Protéger la santé mentale des dirigeants
Pour réussir à se relever d'une faillite, il faut déjà avoir la force psychologique de le faire. La liquidation judiciaire est une épreuve qui peut parfois détruire des familles. D'après Dimitri Pivot, plus de 2/3 des liquidations se concluraient par un divorce. Confrontés à ce problème, Jean-Luc Douillard, psychologue clinicien et Marc Binnie, greffier associé du tribunal de commerce de Saintes, ont décidé de créer le dispositif Apesa pour aider ces entrepreneurs à parler et sortir de cette situation de souffrance. Apesa propose des formations aux professionnels du droit afin qu'ils puissent détecter les risques de dépression dans le comportement des dirigeants et les aiguiller vers des professionnels.
En parallèle, une équipe de près de 400 praticiens, spécialisée dans les addictions, la prévention du suicide et la médiation familiale, épaule les chefs d’entreprises qui le souhaitent.
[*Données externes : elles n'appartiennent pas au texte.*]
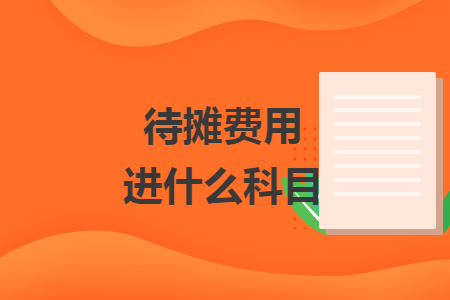 待摊费用进什么科目 待摊费用进什么科目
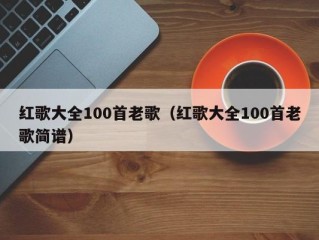 红歌大全100首老歌（红歌大全100首老歌简谱）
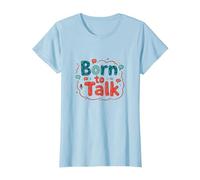 Born to Talk Speech Pathology Communicator Gift T-Shirt, Women, Baby Blue, M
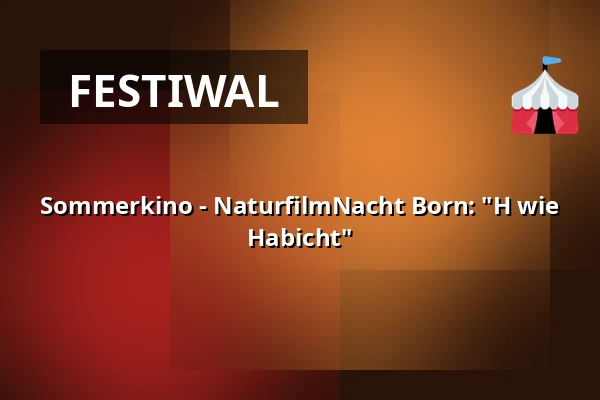 Sommerkino - NaturfilmNacht Born: "H wie Habicht" — Freilichtbühne Born, Born a. Darß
Parmi eux on trouve des patrons de PME du BTP, des artisans, des femmes dirigeantes seules avec enfants ou encore des pharmaciens, des boulangers… La structure a également publié un livret d'aide pour aiguiller les entrepreneurs.
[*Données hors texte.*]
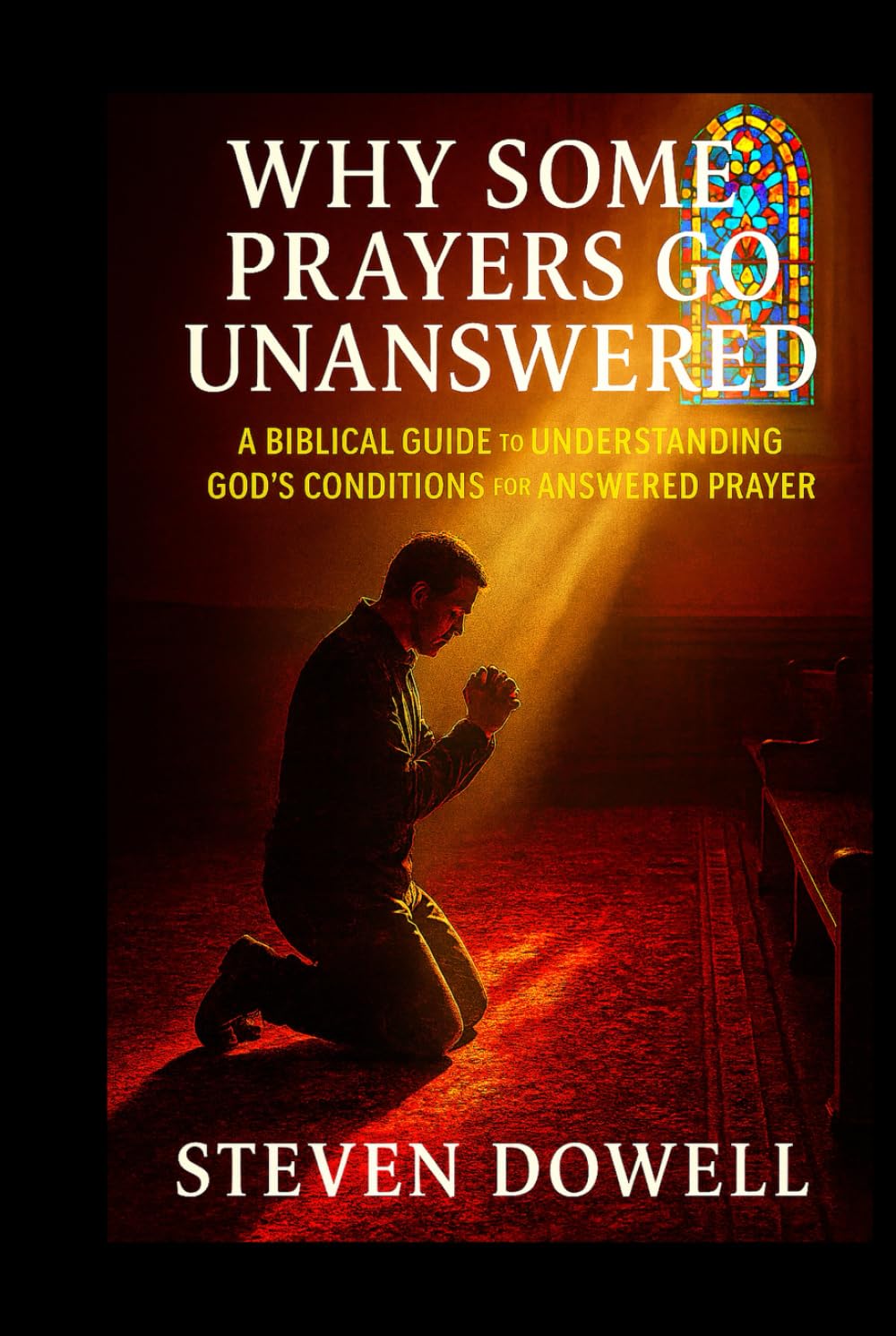 Why Do Some Prayers Go Unanswered: A Biblical Guide to Understanding God's Conditions For Answered Prayer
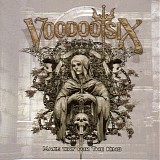 Voodoo Six - Make Way For The King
D'autres structures comme l'association Credir offre des cadres pour aider les entrepreneurs à prévenir ou sortie d'un burn-out grâce à des ateliers, des stages ou des groupes de parole. L'essentiel est surtout de trouver le bon interlocuteur et la formule qui aideront le dirigeant à se délester de ce poids pour rebondir et débuter une nouvelle aventure.